Yes…it’s probably a temporary paralysis at worse and not truly fatal. :P

Brings me back to the old Applie II days when I found a game I really hated on one of the school’s disks, so I went into basic and re-wrote the first few lines of the programme to abort with a fake error message that said, ‘broken computer and bad disk error.” It was the easiest thing to do on a system where 90% of the stuff we used was done in Applesoft Basic.

“Boy,” I chuckled to myself with gremlinish glee, “some poor person is going to have a heart attack when they see or hear that.”

I never did get to find out if anyone discovered the prank, though.

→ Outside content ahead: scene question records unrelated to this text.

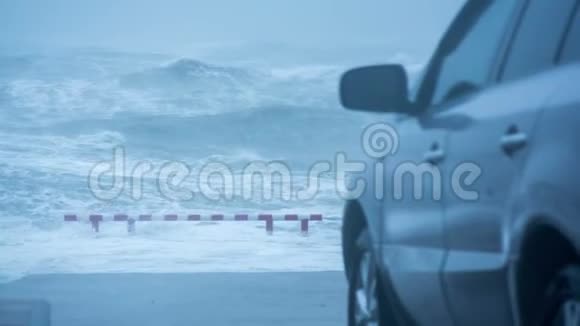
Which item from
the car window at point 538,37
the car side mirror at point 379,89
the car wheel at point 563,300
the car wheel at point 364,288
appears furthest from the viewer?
the car wheel at point 364,288

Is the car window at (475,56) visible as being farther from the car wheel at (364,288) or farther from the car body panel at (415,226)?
the car wheel at (364,288)

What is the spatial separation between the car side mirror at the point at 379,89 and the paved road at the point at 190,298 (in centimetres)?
306

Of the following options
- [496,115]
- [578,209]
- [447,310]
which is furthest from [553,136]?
[447,310]

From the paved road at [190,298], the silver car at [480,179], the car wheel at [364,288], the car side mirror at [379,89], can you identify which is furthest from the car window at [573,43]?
the paved road at [190,298]

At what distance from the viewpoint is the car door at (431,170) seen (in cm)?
329

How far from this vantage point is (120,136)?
48781 millimetres

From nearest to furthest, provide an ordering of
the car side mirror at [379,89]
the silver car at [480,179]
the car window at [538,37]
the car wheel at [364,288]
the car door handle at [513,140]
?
the silver car at [480,179] < the car door handle at [513,140] < the car window at [538,37] < the car side mirror at [379,89] < the car wheel at [364,288]

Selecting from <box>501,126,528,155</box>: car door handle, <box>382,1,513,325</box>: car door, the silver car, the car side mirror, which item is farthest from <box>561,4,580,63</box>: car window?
the car side mirror

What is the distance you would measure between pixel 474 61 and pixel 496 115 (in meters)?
0.67

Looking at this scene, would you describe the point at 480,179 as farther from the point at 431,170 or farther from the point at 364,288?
the point at 364,288

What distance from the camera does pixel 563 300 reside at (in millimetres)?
2332

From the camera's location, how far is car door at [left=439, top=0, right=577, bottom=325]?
2.61 m

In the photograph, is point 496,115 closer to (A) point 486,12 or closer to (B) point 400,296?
(A) point 486,12

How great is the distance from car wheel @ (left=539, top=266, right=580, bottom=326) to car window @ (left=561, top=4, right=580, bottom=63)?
56 cm
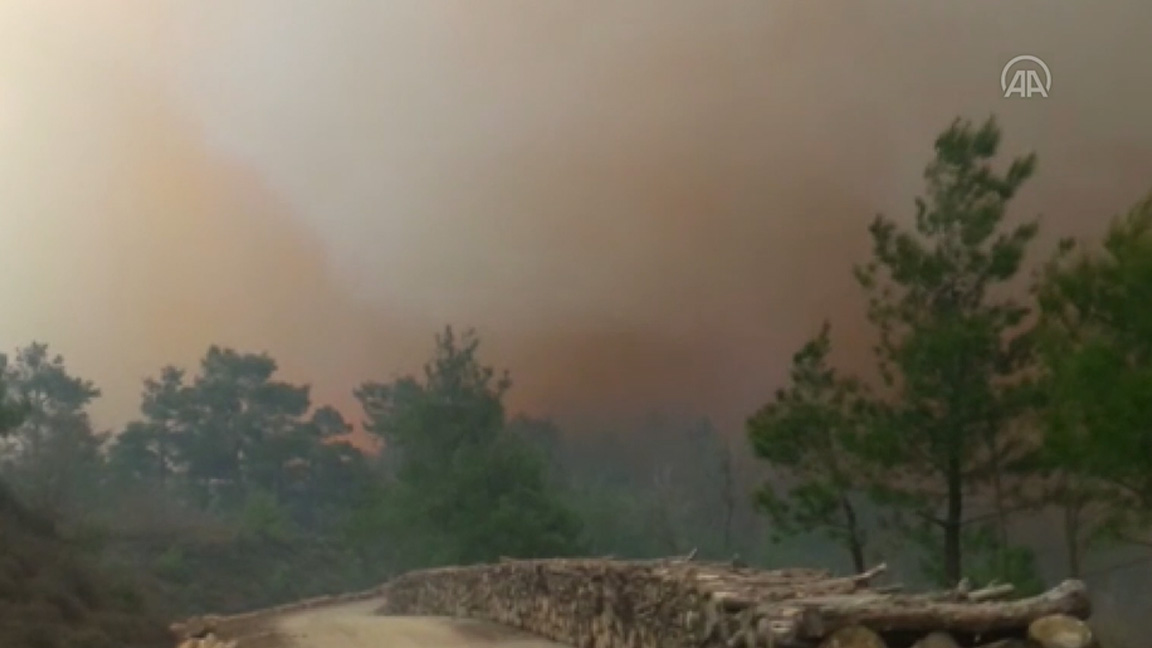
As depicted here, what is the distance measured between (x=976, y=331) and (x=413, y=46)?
30.8 feet

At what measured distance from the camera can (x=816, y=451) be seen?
11.0 m

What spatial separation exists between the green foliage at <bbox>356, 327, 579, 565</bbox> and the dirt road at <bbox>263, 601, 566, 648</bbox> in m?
4.77

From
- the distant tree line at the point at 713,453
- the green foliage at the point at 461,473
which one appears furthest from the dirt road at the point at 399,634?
the green foliage at the point at 461,473

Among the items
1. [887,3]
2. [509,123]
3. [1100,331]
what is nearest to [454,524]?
[509,123]

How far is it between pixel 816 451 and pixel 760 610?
21.3ft

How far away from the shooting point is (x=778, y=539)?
37.0 feet

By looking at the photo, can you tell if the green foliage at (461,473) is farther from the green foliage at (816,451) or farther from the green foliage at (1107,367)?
the green foliage at (1107,367)

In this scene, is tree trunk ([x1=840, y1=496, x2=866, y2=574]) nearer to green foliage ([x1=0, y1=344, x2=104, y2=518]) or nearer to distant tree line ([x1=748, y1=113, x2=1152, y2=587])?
distant tree line ([x1=748, y1=113, x2=1152, y2=587])

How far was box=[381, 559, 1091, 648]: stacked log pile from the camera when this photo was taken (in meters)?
4.08

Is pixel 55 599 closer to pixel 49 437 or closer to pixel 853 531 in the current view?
pixel 49 437

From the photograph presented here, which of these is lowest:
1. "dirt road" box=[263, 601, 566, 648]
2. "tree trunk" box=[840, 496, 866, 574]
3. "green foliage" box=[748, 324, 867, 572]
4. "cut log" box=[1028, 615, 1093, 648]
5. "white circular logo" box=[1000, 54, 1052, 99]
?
"cut log" box=[1028, 615, 1093, 648]

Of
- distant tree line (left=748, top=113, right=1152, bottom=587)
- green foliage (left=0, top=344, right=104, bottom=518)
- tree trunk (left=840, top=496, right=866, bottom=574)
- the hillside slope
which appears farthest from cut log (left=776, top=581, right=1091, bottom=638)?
green foliage (left=0, top=344, right=104, bottom=518)

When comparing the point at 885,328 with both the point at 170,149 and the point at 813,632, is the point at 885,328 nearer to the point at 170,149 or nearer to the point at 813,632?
the point at 813,632

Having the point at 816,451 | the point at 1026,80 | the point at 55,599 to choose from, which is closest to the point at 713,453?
the point at 1026,80
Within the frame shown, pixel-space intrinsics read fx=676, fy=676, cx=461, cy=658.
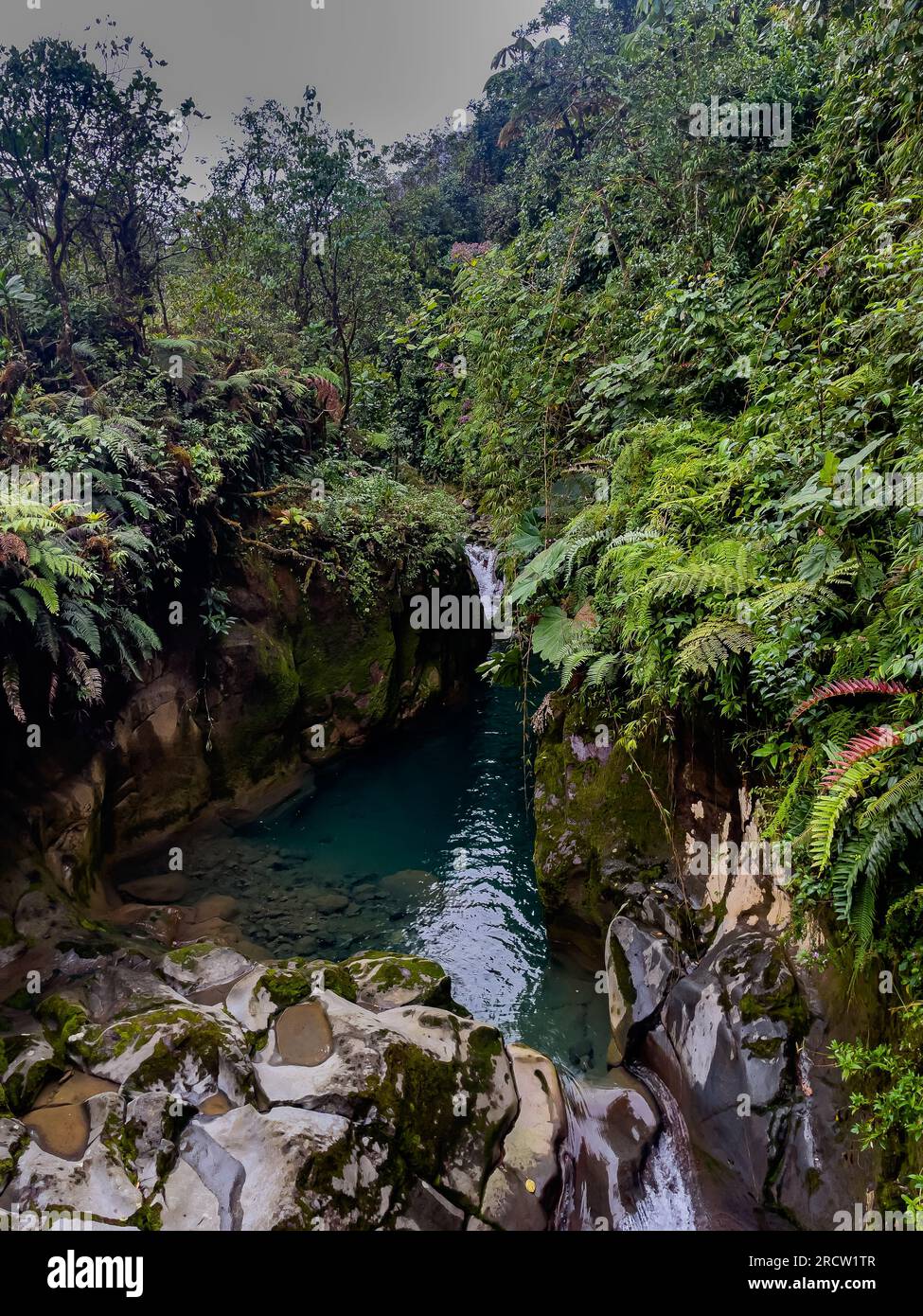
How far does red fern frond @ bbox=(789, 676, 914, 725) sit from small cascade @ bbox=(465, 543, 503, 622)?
988cm

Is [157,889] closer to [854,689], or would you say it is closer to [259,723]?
[259,723]

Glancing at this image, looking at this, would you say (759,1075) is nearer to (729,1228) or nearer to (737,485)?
(729,1228)

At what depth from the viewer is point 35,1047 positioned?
4633mm

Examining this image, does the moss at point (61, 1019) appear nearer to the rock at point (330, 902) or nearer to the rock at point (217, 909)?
the rock at point (217, 909)

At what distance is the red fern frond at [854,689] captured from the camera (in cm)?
343

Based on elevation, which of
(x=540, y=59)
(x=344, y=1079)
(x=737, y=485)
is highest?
(x=540, y=59)

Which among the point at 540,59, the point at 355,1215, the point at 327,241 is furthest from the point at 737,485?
the point at 540,59

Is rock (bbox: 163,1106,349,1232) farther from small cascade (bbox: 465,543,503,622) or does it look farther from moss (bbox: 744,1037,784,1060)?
small cascade (bbox: 465,543,503,622)

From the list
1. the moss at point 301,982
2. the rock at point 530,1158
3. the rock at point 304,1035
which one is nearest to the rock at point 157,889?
the moss at point 301,982

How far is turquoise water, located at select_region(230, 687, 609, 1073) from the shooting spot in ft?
20.7

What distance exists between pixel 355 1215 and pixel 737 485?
5.45 m

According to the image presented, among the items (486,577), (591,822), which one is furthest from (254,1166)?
(486,577)

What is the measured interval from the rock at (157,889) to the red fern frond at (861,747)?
6.87 meters
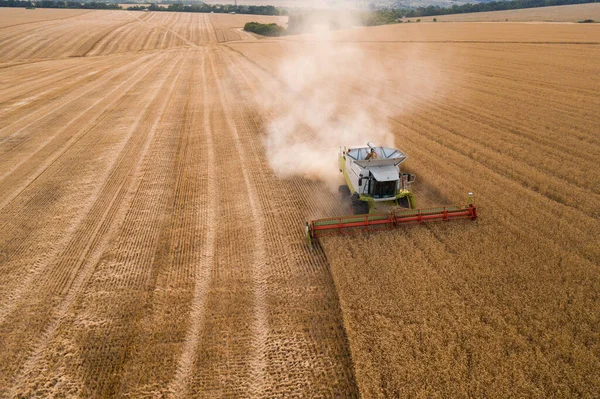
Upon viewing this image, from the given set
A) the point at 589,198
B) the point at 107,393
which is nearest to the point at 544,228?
the point at 589,198

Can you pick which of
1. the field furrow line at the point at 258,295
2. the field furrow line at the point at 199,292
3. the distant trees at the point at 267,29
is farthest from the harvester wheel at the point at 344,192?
the distant trees at the point at 267,29

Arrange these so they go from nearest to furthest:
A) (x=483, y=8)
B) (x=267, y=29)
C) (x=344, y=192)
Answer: (x=344, y=192), (x=267, y=29), (x=483, y=8)

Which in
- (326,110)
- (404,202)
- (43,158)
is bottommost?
(43,158)

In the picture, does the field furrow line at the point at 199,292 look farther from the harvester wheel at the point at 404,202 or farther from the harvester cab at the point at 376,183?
the harvester wheel at the point at 404,202

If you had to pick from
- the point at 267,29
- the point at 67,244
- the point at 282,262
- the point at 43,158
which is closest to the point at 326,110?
the point at 282,262

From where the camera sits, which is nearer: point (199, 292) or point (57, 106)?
point (199, 292)

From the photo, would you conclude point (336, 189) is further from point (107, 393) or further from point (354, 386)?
point (107, 393)

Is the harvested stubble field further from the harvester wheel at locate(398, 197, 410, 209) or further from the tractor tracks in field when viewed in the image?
the harvester wheel at locate(398, 197, 410, 209)

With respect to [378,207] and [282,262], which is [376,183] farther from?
[282,262]
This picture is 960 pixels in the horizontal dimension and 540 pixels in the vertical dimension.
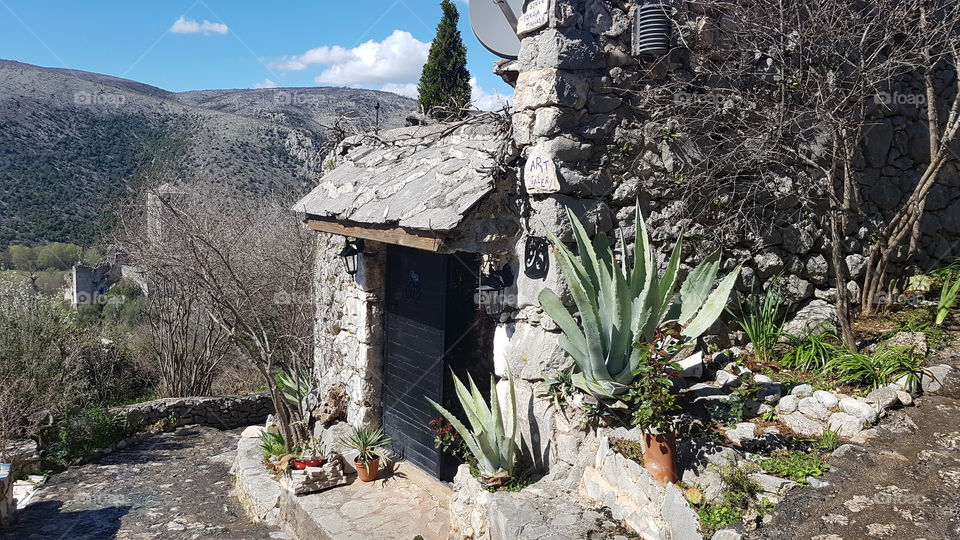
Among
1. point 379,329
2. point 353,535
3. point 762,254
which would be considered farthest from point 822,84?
point 353,535

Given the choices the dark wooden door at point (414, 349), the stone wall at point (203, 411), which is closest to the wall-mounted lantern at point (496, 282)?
the dark wooden door at point (414, 349)

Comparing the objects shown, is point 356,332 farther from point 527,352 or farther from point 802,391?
point 802,391

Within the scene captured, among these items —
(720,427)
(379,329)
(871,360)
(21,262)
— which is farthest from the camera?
(21,262)

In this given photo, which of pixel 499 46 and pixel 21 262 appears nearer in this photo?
pixel 499 46

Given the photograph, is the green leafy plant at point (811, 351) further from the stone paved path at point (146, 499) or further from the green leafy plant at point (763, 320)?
the stone paved path at point (146, 499)

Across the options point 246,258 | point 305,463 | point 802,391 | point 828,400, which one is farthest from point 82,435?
point 828,400

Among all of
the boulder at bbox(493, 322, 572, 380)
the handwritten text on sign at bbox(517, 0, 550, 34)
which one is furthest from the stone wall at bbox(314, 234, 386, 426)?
the handwritten text on sign at bbox(517, 0, 550, 34)

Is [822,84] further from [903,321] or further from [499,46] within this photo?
[499,46]

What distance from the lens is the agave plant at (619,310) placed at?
146 inches

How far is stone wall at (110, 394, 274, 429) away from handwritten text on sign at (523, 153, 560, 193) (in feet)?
26.0

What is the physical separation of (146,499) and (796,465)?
6.75 meters

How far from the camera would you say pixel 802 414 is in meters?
3.74

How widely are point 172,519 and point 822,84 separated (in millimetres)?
6933

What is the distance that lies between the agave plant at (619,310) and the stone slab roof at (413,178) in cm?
78
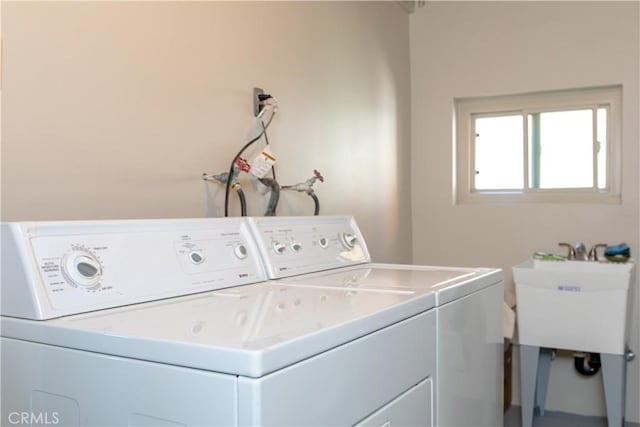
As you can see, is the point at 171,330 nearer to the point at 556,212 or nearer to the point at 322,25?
the point at 322,25

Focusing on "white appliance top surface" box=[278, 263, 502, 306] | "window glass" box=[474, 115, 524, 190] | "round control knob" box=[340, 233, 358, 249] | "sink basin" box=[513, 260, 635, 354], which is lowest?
"sink basin" box=[513, 260, 635, 354]

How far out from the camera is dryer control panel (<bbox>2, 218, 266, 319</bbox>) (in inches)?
39.8

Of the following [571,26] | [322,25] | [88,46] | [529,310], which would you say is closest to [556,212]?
[529,310]

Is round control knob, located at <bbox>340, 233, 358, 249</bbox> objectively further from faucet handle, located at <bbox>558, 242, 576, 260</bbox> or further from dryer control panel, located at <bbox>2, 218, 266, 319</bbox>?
faucet handle, located at <bbox>558, 242, 576, 260</bbox>

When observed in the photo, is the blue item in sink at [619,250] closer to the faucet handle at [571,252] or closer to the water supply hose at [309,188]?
the faucet handle at [571,252]

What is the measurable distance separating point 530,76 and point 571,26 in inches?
12.3

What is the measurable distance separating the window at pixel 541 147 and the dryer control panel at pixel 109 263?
7.49ft

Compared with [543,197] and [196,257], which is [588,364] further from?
[196,257]

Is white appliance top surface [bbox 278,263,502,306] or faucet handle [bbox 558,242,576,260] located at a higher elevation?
white appliance top surface [bbox 278,263,502,306]

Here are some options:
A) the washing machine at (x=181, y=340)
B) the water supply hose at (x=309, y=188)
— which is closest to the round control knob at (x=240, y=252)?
the washing machine at (x=181, y=340)

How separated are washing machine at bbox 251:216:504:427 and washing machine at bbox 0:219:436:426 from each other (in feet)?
0.33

Computers were a lot different then and there really weren’t any disastrous operating system errors – just damaged disks, which you simply had to throw out,  and total hardware failures, which didn’t really generate any error messages and which probably necessitated tossing your Apple II E into the garbage, too, since they were already obsolete by the early 90s…


Anyway, if it’s not malware you’ve got (and I suspect it’s probably not), my guess would be – a programme that automatically installs new updates, but that isn’t windows – for example, something like Java, or Adobe Flash Player or Acrobat. I bet you a few bucks that the error message will come back at some point, or else the programme will *successfully* install next time.




From: <> On Behalf Of Brian Vogel
Sent: November 18, 2020 04:47 PM
Subject: Re: [win10] Fatal Installer Error


On Wed, Nov 18, 2020 at 04:40 PM, Quentin Christensen wrote:

Without knowing the contents of the error message, it's basically impossible to tell what it was.

This bears repeating, and repeating, an repeating.   Any time an error message box is encountered, it is absolutely vital that you capture its content, by whatever method or methods you choose.  A potential assistant cannot be of any real assistance otherwise.

Also, just FYI, by the time you get a fatal error it means that whatever was running that triggered it was stopped dead in its tracks and is no longer continuing to run, so you need not panic and close a fatal error message in hopes of preventing damage.  Mind you, just because something got a fatal error does not mean, if it is something malicious, that it could not have already done damage before the fatal error occurred.  But once a fatal error has occurred the thing that got the fatal error is no longer able to continue in any way, shape, or form.  The term fatal error is really actually descriptive in that the program or process that triggered it is well and truly dead.

Brian - Windows 10 Pro, 64-Bit, Version 2004, Build 19041
The purpose of education is not to validate ignorance but to overcome it.